Leading Authority in Treatment of Narcissism and Emotional Abuse

Detaching Instead of Reacting

I promised to talk a bit about detaching in this episode.  I know detaching sounds counter-intuitive to building a relationship.  But, I don’t necessarily mean it from the context of giving up, getting out, and being done with that man.  I mean that you detach from letting his harmful ick land in your heart.  He’s a mess.  You’re a mess.  You can’t heal your mess while his mess is distracting you.

Boundaries do come into play here.  There will be times you will have to physically get away from the destructive behavior.  But, there is also a lot you can do emotionally to create space where you simply don’t react to their stuff, and you don’t let it ruin your inner peace, your sense of self-worth, or your ability to think wisely about who you are trying to be.

For example, if your husband is sarcastic and critical, or grumpy and negative, or just plain surly, you don’t have to take that on as a prognosis for your life.  His attitude is his choice, and it is not about you.

Did you hear that?
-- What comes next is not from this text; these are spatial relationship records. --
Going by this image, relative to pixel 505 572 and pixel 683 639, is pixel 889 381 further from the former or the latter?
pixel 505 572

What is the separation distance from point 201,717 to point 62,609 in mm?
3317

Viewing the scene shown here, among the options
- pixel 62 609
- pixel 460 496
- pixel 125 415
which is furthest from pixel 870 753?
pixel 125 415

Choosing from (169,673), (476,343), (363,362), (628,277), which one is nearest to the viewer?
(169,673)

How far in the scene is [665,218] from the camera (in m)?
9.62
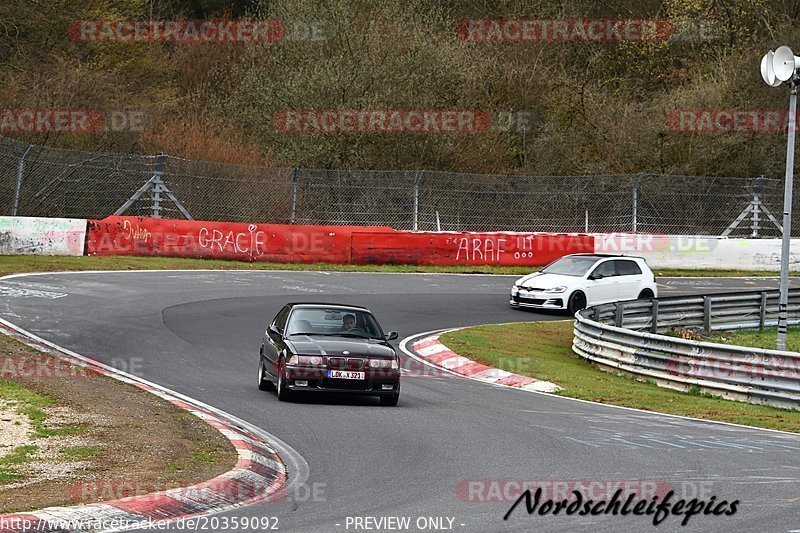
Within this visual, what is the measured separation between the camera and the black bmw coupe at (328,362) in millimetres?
13922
His attitude is not about you! It is his own choice.  Don’t let it land in your heart.

In a lot of ways, reacting to him is about controlling him, which we all know doesn’t really work out well.  But, we try! Our reactions are often about making him change because he isn’t being who we want him to be.  It creates the dynamic of a power-struggle, and the more you seek to make him change, the more he digs in his heels.  When you detach from the power-struggle, you become more effective at bringing about change. It frees up your emotional energy to care for yourself, be yourself, and establish the healthy boundaries you need for a great relationship.

Does that make sense?  How do you see this dynamic playing out in your own marriage? What have you seen change in you as you’ve learned to detach in this way?

This Week’s Question:

Today’s question is actually a parenting question, but the context is within a broken family in which Mom is torn between the guilt and grief of the separation and showing some tough-love to her daughter, without further damaging that relationship as well.
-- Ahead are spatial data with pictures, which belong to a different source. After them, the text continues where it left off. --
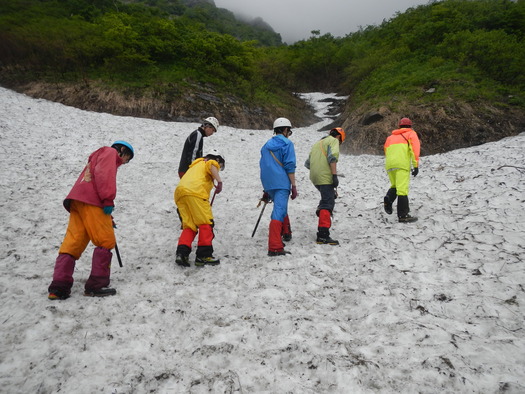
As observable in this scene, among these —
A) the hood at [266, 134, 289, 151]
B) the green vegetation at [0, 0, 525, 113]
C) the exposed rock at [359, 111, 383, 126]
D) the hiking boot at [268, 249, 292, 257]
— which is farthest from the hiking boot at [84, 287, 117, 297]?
the green vegetation at [0, 0, 525, 113]

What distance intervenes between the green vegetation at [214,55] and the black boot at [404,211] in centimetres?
1081

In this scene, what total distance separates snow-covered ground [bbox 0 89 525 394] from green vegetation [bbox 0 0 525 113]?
9.70 meters

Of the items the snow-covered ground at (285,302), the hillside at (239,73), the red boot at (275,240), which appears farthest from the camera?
the hillside at (239,73)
Q: Maybe I just need to vent.  But I’m open to advice. My daughter is living here after her recent break up and I offered to let her stay for free because I want to help her get on her feet.  She’s a flight attendant which means she has more hours free than money.  She has plenty of free time, and she spends it mostly watching tv or shopping, or visiting friends.  I love her dearly and have been trying to be there for her.  However, there were a couple of times when I’m vacuuming or have come home from a shopping trip where I would love if she’d get off her computer and come help me.  So I said as much.  Tonight I said, “Honey, I’d appreciate it if when you hear that I’m putting the groceries away that you come and help”.  I had already asked her help me with something several minutes before and she had continued to watch her movie.

She was livid.  She feels that she shouldn’t have to apologize for enjoying her week off, that she helps me out (and she has, by picking up some things at the store and doing some baking for me).  So she now has said she’s going to move out as soon as she can because I’m “always on her case”.   Of course, now I’m sad because I really wanted it to work out for her to be here.  So should I just not say anything?  Am I expecting too much?

Sharmen’s Answer:

My words of wisdom would be this: If she would rather move out because you ask her to be helpful, let her.  A child doesn’t learn to be an adult until they get to adult.   Funny that her solution is to create an exponentially greater amount of work for herself to move… but so be it.  That’s how they grow up.
And no, you are NOT asking too much.  Keep asking.  Keep telling her it’s not okay to treat other people like that, especially her mom.  Keep expecting common courtesy and helpfulness.  Don’t let a child push you around by her immaturity and self-centeredness.

That’s my two-cents…  I know it doesn’t feel good!  She is actually going to learn a very valuable lesson through this, but only if you continue to expect better from her.  Maybe, in your own words, let her know you are happy to give her a hand up out of the pit she’s in, but that this wasn’t a hand-out. You aren’t here to make her life a vacation from the real world, and that means there is still expectation for her to be grateful and willing to help… which, by the way, are huge character qualities we want in our kids!!

What has your experience been regarding your relationship with your children (even if they are adults) post separation or divorce? What has worked for you to sustain a good relationship with them? What are you still struggling with?